アイスクリ−ムの歴史って?

中国では紀元前1100年の昔から氷を食物の保存に利用し、氷室を作って夏の間も冬の氷を貯蔵していました。ローマでは、皇帝たちがワインを冷やすためにアルプスからはるばる氷を運ばせ、わらを厚く敷きつめた下に保存しましたし、インドのムガール帝国の支配者たちはヒマラヤ山脈の氷や万年雪をデリーに運ばせたといいます。また16世紀のトルコには、シャーベット(この場合はフルーツドリンクのこと)を薄めるために使う氷雪を詰込んだ地下貯蔵庫があったという、旅行者の記録が残っています。スルタンの宮廷では、デザートとして、凍らせた果汁を盛ったボールが食卓を飾っていました。
 ですが、現在私達が『アイス』と呼んでいるような氷菓子を発明したのはイタリア人だったようです。イタリアでは17世紀初めに人工的なフリージングが始まりました。熱した牛乳をさまして作ったクリームに甘味をつけ、ピューレ状の果物やジャムで風味を加え、スズのアイス用のつぼにいれてわらで包み、氷と塩と硝石を口までいれたバケツに沈めておいたのです。
17世紀の中ごろになると、アイスはヴェルサイユ宮殿に伝わり、そこからヨーロッパ各地の宮廷へと広まっていきました。当時のアイスは高価な食べ物で、一般の人の手に届くようなものではありませんでした。しかし、17世紀も終わりごろになると、飲料販売人のギルドが作るオー・グラセ(氷菓子の一種)やネージュ(カキ氷)がパリに当世風のカフェで売られるようになりました。
イギリスでは、田舎の屋敷の敷地内に貯氷庫が建てられ、続いてアイスクリームが作られはじめました。イギリス人は最初フランス本の翻訳を通してアイスクリーム作りを知りました。『イールズ夫人の料理集』(1718年)には最も初期のイギリスのレシピが出ています。
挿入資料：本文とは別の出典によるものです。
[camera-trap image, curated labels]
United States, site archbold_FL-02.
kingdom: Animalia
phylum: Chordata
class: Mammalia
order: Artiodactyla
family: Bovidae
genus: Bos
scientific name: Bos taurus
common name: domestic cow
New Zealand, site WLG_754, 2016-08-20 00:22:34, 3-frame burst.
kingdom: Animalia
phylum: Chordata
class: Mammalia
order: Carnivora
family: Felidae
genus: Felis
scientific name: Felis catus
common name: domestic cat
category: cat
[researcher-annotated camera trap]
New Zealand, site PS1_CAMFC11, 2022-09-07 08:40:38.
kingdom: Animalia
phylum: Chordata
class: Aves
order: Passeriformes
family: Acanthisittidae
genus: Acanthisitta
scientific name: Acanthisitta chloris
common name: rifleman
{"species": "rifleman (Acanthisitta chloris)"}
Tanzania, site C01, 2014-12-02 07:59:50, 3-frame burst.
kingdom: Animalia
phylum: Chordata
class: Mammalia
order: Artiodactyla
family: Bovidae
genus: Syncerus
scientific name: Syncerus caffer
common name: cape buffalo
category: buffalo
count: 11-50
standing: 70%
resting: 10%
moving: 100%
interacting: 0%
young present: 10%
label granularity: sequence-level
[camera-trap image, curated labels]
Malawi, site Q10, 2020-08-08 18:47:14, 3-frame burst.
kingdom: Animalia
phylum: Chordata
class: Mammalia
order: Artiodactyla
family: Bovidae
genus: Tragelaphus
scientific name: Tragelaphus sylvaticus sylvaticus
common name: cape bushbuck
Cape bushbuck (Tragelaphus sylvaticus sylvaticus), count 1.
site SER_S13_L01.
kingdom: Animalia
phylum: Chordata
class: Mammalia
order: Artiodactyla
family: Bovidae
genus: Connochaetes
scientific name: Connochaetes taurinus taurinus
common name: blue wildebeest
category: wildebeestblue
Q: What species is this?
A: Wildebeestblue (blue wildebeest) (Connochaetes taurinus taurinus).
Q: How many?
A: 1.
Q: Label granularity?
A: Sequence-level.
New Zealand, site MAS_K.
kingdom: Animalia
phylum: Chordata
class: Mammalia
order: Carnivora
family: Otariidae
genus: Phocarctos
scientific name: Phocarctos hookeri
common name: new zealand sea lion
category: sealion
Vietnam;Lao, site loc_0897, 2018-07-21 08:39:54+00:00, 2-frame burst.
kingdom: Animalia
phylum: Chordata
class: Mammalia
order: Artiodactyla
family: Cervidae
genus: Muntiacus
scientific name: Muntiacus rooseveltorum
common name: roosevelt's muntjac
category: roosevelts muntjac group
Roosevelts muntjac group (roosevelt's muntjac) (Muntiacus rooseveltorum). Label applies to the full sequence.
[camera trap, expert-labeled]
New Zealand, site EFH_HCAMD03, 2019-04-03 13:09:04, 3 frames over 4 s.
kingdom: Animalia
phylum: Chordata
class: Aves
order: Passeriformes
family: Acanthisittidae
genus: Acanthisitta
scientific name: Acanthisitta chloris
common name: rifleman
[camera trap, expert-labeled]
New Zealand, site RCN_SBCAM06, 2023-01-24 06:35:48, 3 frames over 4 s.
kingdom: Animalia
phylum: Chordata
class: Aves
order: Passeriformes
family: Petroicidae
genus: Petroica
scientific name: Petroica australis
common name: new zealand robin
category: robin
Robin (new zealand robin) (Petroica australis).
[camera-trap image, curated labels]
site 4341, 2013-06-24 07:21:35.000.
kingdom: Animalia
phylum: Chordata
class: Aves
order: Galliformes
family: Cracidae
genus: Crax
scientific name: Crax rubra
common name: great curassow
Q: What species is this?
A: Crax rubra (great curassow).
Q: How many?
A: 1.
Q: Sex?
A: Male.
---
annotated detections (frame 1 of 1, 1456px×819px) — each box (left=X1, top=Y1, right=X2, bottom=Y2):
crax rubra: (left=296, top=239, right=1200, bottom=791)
1751年にはハンナ・グラスが自署『シンプルで簡単な料理法』にアイス(白目<スズを主成分とする鉛などの合金>の鉢の中で凍らせながらかき混ぜるというもの>を加えました。後世の本にはフローズン・ムース、アイスクリーム、ウォーターアイス(水、砂糖、果汁などを混ぜて凍らせたもの。シャーベットはウォーターアイスの一種)の手のこんだレシピがいろいろ登場しています。一方、フランス人はウォーターアイスにこだわりつづけ、この手のアイスがすたれることはありませんでした。新たに、『ソルベティエール』と呼ばれる、中身が凍結するまで回転する仕組みの型が開発され、装飾的な型抜きアイスが非常に流行しました。こうしたアイスはまずソルベティエールを使って作られ、次に氷と塩の中にいれるやり方に移ってきました。
 アメリカでは、18世紀も終わりにさしかかったころ、ウォーターアイスよりむしろアイスクリームがもてはやされるようになりました。ジョージ・ワシントンはアイスクリームメーカーを所有するほどで、第3代大統領トマス・ジェファーソンは、アイスクリームの上にメレンゲの層をつくり、オーブンで焼いた『びっくりオムレツ』を客にだしています。1846年に手回しアイスクリーム・フリーザー(主婦ナンシー・ジョンソンの発明)が発明されるまでは、アイス作りは難しい仕事でした。しかし、その後アイスクリームの製造販売はブームになり、アメリカは世界一のアイスクリーム大国になっていきます。
 現在ではアイスは世界中で親しまれています。凍らせて食べるこの製法の素材は無限といってもよいでしょう。